Signal-to-noise ratio is often expressed in terms of heritability. a heritability of 1 means the trait is 100% heritable (such as blood type). As an example, height has a heritability of 0.3 So you mean: "low heritability of the characters affected by the genes under discussion". Fair enough --- you may introduce what terms you like so long as you define them. I still can't see where you're going with this, though.
They are not neutral, they are nearly-neutral (neutral mutations don't exist, see kimura). That would be Kimura the founder of neutralism and the author of The Neutral Theory of Molecular Evolution, yes? Can you quote him as saying that there are no neutral mutations? (Hint: no.) Can you quote him as saying that all near-neutral mutations are harmful? (Hint: no.) Can you quote him as saying:
Although much progress has been made in biology since Darwin's time, his theory of natural selection still remains as the only scientifically acceptable theory to explain why organisms are so well adapted to their environments. (Hint: yes.) Can you quote him as saying:
Our civilization would be pitifully immature without the intellectual revolution led by Darwin. (Hint: yes.) It's possible that he understands the implications of his work better than you do.

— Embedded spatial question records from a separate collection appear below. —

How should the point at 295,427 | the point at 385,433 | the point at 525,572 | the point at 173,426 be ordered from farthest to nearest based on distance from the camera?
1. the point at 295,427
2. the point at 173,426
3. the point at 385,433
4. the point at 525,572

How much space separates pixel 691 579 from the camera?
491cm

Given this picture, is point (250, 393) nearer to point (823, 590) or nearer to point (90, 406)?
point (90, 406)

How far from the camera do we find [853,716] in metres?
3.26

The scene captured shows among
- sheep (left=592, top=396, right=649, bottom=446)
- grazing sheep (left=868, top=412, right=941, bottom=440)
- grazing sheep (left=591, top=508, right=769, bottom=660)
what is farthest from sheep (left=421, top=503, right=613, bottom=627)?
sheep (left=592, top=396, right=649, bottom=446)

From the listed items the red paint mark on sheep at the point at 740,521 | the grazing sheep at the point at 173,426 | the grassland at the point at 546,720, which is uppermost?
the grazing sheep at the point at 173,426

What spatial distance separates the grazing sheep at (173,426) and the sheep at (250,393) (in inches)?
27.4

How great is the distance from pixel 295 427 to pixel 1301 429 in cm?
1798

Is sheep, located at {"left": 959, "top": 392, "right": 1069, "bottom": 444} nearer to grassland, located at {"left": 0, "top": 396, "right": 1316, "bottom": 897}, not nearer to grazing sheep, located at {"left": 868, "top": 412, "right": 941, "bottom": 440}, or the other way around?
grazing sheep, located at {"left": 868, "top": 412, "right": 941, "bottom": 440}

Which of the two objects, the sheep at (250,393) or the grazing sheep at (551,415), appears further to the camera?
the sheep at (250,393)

Maybe a quote from Muller will make it a little more clear: If that is Muller talking about Muller's ratchet, then he is, by definition of Muller's ratchet, talking about organisms that reproduce asexually. Such as bacteria. Incidentally, that's H. J. Muller, yes? The guy who described The Origin Of Species as "the greatest book ever written"?
I hope this makes it clearer. For the mutations to accumulate in the population, they most be selectable. In order for them to be selectable, signal-to-noise ratio most be high. So bacterias (and yeast), due to very small noise, have practically no accumulations of deletirious mutations. So now not only do these extinction-causing mutations have very little effect, but they don't always have all or any of the very little effect that they have. But they can still make a species go extinct.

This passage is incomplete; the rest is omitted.